Also, some users might watch the video with its original audio track by default and then choose subtitles or captioning in a language that fits them best. And, of course, some people might have a strong preference for watching the video in one language but reading subtitles or captioning in another.

Similar to the design of the language selector, we can allow them to freely choose their preference without any assumptions on our end. Whenever possible, decouple settings for the audio track and subtitles/captions.

Allow Multiple Languages At The Same Time

Most video players allow a selection of a single subtitle language. However, if multiple people are watching a movie together, it might be a good idea to consider allowing users to select multiple languages at the same time. In that case, various languages would need to appear differently and probably be taking over one line at a time.

A screenshot with subtitles in three languages placed in three rows
Multiple subtitles at the same time. Source: prototypr.io. (Large preview)

Of course, it doesn’t make much sense to allow users to select multiple variants of the same language, e.g., English and English with Audio Description. It’s worth stating that the selection of languages might need to be grouped and alphabetized in addition to the most popular languages used on the site. Flags aren’t languages, though, so using a flag to highlight a language is a dangerous path to embark on.

Customization Settings For Subtitles And Captions

Where and how should subtitles and captions be displayed? Surely some websites will have specific branding and specific typography, and these design choices would carry over to subtitles as well. However, some fonts might be more appropriate for people with dyslexia, and sometimes font sizes might need to be enlarged.

A screenshot with YouTube’s subtitles settings
YouTube’s subtitles settings allow users to customize everything from font color to window opacity. (Large preview)

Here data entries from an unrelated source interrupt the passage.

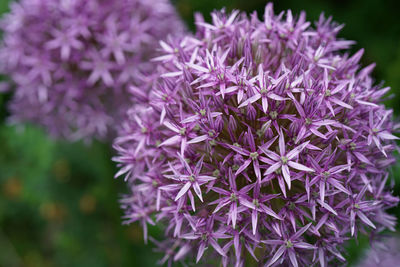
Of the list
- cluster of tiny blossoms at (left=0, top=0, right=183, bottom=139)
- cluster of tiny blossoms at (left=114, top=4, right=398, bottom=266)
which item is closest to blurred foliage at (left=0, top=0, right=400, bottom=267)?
cluster of tiny blossoms at (left=0, top=0, right=183, bottom=139)

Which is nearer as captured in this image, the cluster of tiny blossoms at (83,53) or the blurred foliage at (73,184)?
the cluster of tiny blossoms at (83,53)

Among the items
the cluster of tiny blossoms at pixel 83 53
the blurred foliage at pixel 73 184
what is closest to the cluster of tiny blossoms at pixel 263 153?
the cluster of tiny blossoms at pixel 83 53

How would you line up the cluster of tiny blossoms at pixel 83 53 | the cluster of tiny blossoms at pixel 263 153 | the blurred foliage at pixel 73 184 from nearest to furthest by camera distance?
the cluster of tiny blossoms at pixel 263 153 → the cluster of tiny blossoms at pixel 83 53 → the blurred foliage at pixel 73 184

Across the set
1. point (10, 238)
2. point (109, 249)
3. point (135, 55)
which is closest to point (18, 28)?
point (135, 55)

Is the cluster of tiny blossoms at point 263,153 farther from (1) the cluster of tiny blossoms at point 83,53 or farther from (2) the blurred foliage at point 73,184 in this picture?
(2) the blurred foliage at point 73,184

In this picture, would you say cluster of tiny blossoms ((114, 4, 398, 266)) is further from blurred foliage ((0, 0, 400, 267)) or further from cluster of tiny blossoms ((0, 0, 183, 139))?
blurred foliage ((0, 0, 400, 267))
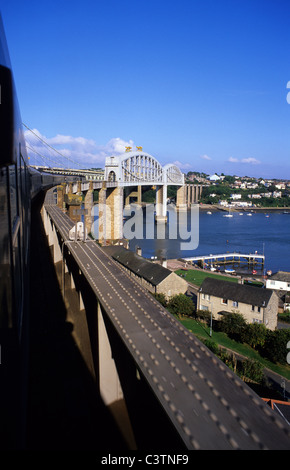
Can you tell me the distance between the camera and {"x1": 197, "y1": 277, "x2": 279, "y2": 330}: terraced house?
10.4 m

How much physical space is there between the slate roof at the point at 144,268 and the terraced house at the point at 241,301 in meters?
1.86

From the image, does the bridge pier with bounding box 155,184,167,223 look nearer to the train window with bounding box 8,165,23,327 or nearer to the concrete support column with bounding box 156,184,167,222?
the concrete support column with bounding box 156,184,167,222

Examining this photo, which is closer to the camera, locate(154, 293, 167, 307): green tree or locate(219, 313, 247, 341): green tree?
locate(219, 313, 247, 341): green tree

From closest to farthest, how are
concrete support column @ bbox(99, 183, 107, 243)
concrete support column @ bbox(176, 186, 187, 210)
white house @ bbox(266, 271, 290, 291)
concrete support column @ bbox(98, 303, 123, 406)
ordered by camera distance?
concrete support column @ bbox(98, 303, 123, 406)
white house @ bbox(266, 271, 290, 291)
concrete support column @ bbox(99, 183, 107, 243)
concrete support column @ bbox(176, 186, 187, 210)

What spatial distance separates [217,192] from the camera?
265ft

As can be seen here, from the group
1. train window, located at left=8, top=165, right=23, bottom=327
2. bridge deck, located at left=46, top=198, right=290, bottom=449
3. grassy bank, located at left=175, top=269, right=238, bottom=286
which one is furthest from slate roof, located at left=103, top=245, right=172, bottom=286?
train window, located at left=8, top=165, right=23, bottom=327

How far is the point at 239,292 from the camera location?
11.1 m

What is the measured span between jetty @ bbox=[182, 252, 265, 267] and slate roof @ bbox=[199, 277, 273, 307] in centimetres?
973

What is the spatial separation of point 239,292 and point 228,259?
14237 millimetres

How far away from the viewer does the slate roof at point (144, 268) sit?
42.1ft

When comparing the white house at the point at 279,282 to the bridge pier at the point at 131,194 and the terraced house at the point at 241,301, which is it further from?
the bridge pier at the point at 131,194

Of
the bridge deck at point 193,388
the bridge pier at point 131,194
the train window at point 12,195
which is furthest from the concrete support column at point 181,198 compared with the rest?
the train window at point 12,195

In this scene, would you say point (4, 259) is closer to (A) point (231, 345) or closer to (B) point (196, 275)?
(A) point (231, 345)

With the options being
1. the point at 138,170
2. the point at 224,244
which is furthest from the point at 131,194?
the point at 224,244
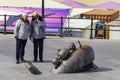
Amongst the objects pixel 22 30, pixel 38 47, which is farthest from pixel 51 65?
pixel 22 30

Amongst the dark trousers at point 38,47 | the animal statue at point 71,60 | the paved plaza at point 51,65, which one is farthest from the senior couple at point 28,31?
the animal statue at point 71,60

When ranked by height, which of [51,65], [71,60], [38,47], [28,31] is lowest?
[51,65]

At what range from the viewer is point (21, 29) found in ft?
38.5

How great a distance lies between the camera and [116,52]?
598 inches

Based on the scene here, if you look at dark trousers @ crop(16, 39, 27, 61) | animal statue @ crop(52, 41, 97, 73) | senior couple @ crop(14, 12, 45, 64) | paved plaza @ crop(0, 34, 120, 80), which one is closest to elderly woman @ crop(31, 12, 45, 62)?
senior couple @ crop(14, 12, 45, 64)

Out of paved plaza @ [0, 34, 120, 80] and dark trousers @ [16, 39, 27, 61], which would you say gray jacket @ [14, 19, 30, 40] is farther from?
paved plaza @ [0, 34, 120, 80]

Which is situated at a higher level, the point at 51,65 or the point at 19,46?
the point at 19,46

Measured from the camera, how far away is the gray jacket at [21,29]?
38.5 ft

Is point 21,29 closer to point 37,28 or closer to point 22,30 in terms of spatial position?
point 22,30

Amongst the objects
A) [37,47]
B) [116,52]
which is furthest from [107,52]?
[37,47]

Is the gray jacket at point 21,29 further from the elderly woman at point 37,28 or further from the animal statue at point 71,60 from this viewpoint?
the animal statue at point 71,60

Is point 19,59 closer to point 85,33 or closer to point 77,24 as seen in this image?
point 85,33

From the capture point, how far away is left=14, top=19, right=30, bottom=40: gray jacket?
11727 mm

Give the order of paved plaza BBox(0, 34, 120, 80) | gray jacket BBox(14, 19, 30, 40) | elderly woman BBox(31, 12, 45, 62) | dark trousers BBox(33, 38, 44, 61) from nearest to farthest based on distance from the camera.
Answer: paved plaza BBox(0, 34, 120, 80) → gray jacket BBox(14, 19, 30, 40) → elderly woman BBox(31, 12, 45, 62) → dark trousers BBox(33, 38, 44, 61)
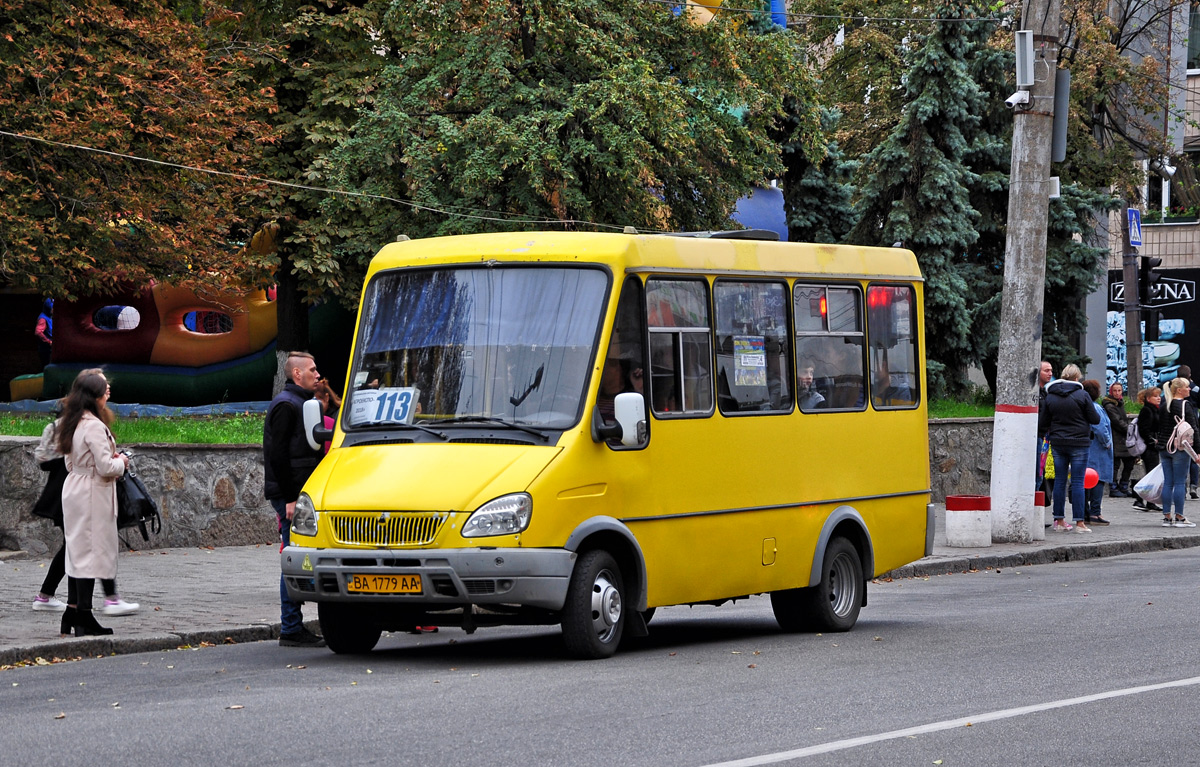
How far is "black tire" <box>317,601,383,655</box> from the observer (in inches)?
412

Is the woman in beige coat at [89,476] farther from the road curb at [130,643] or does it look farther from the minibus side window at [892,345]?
the minibus side window at [892,345]

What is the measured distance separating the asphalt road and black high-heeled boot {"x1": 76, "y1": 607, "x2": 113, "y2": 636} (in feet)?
1.46

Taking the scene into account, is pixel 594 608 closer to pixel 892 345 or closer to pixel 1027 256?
pixel 892 345

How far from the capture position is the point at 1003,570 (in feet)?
58.7

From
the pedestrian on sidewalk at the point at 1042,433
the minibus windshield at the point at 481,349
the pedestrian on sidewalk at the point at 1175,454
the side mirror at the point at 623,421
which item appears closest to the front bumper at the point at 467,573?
the side mirror at the point at 623,421

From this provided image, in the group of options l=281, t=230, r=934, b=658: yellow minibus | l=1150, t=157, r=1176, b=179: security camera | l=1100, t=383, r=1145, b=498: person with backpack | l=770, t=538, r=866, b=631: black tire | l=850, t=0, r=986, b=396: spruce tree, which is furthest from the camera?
l=1150, t=157, r=1176, b=179: security camera

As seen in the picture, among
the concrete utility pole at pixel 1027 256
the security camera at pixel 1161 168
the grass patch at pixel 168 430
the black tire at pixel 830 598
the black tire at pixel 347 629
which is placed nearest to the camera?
the black tire at pixel 347 629

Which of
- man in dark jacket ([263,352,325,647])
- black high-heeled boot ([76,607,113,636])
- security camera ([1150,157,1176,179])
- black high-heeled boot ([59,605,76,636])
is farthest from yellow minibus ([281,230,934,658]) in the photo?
security camera ([1150,157,1176,179])

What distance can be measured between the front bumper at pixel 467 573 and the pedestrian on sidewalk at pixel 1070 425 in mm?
12567

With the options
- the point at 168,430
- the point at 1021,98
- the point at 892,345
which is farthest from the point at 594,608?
the point at 1021,98

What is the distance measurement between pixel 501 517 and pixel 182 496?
353 inches

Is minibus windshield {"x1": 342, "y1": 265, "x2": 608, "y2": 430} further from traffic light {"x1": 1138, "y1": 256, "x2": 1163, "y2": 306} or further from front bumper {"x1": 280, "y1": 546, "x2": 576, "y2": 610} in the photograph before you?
traffic light {"x1": 1138, "y1": 256, "x2": 1163, "y2": 306}

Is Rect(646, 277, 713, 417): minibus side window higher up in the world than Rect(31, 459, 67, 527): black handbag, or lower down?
higher up

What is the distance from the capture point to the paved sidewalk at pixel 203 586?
11.2m
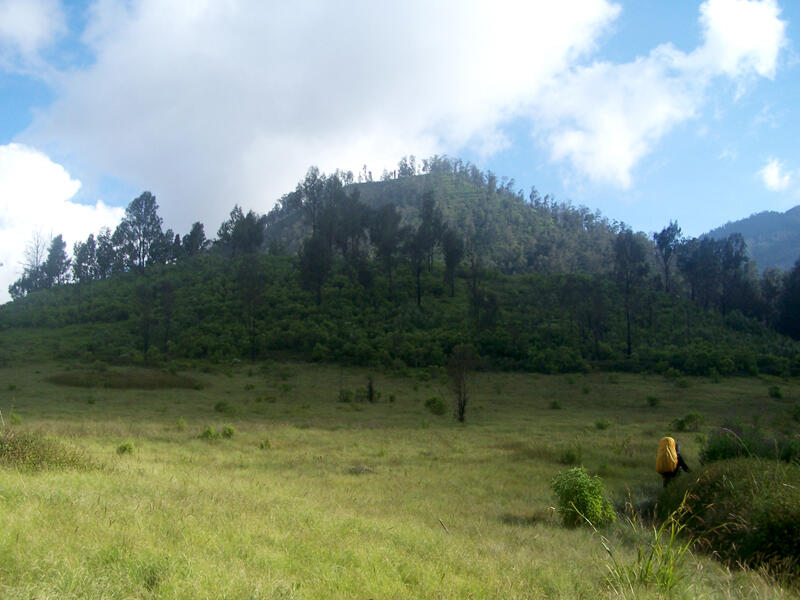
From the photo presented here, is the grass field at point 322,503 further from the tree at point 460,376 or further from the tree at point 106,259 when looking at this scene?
the tree at point 106,259

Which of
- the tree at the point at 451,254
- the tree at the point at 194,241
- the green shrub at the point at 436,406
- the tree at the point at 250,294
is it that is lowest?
the green shrub at the point at 436,406

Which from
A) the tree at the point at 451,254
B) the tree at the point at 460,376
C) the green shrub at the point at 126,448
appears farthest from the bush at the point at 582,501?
the tree at the point at 451,254


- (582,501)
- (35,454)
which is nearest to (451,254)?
(582,501)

On YouTube, users can select a font used for subtitles and choose between monospaced and proportional serif and sans-serif, casual, cursive, and small-caps. But perhaps, in addition to stylistic details, we could provide a careful selection of fonts to help audiences with different needs. This could include a dyslexic font or a hyper-legible font, for example.

A screenshot with Amazon Prime’s subtitles option with presets for size and a few presets for various high contrast options
Amazon Prime’s subtitles option with presets for size and a few presets for various high contrast options. (Large preview)

Additionally, we could display presets for various high contrast options for subtitles, and that’s how it’s done on Amazon. This gives users a faster selection, requiring less effort to configure just the right combination of colors and transparency. Still, it would be useful to provide more sophisticated options just in case users need them.

Position of Subtitles

One fine detail that’s always missing in customization settings is the adjustment of the position of subtitles and captions on the screen. Often video streaming companies elaborately adjust the position of subtitles depending on what’s currently displayed in the video. On Netflix, for example, Japanese subtitles sometimes appear on the side to not overlap any text or any important details on the video.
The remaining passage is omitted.